Friday, October 22, 2004

Texaco

tomorrow is spoken for
and tomorrow
and tomorrow...

this is the erosion of your days

you are needed and loved

you have a blessed role to play

even if it kills you

it is a small price

Wrote that one last night. Tried to crush the iPod in one hand. Can't. Too well made for that. And you might think from this poem that things are going darkly for me, and I am all down and like that. Not true. I'm the same little sunny optimist thankfulist as usual. But now and then you do have to write a dark poem, and even weep a little. And over what? That damned song on the iPod. Me and this song go way back, see. In the late 1960s when TV was still about entertainment, there was some variety show where this older, puppy-type fella sang the song. Maybe every week? Anyway, more than once. And I was a small boy and stood there riveted, my little heart being torn with love. See, the song is about mother love, your relationship with your mother. And to a small boy nothing is more holy than that. It's so important that you don't even think about it. But here was this song, someone actually singing about it.
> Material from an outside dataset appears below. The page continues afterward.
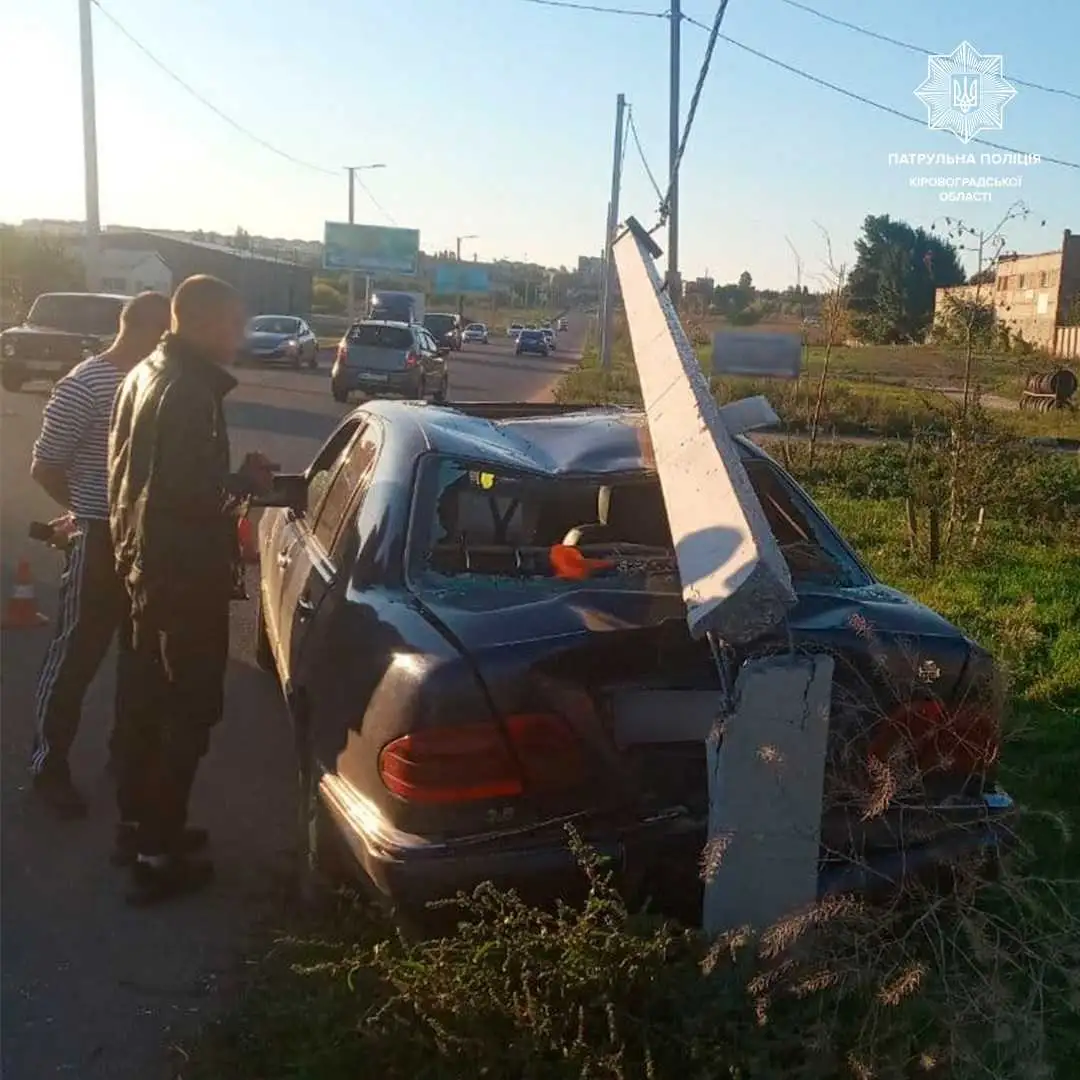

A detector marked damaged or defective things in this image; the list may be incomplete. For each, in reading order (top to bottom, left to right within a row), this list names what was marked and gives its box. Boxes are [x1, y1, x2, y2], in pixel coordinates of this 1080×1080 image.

crashed car [257, 401, 1015, 924]
broken rear windshield [406, 453, 868, 609]
broken concrete post [613, 221, 799, 639]
broken concrete post [699, 648, 833, 937]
Anyway, it's about dying, and meeting again in heaven (if there is one ... hah!) and the damned iPod played it last night as I lay in bed getting ready to sleep. Hence the weeping and the vain attempt to crush the iPod with one hand.

Fortunately, Tom Waits to the rescue. Gun Street Girl. The man is a genius:

He bought a second-hand nova from a cuban chinese
And dyed his hair in the bathroom of a texaco

And then my poem, and everything was all right.

No, I am not depressed. I am, in fact, alive. Everyone has to feel sad every now and then. Don't prescribe seratonin enhancers to me.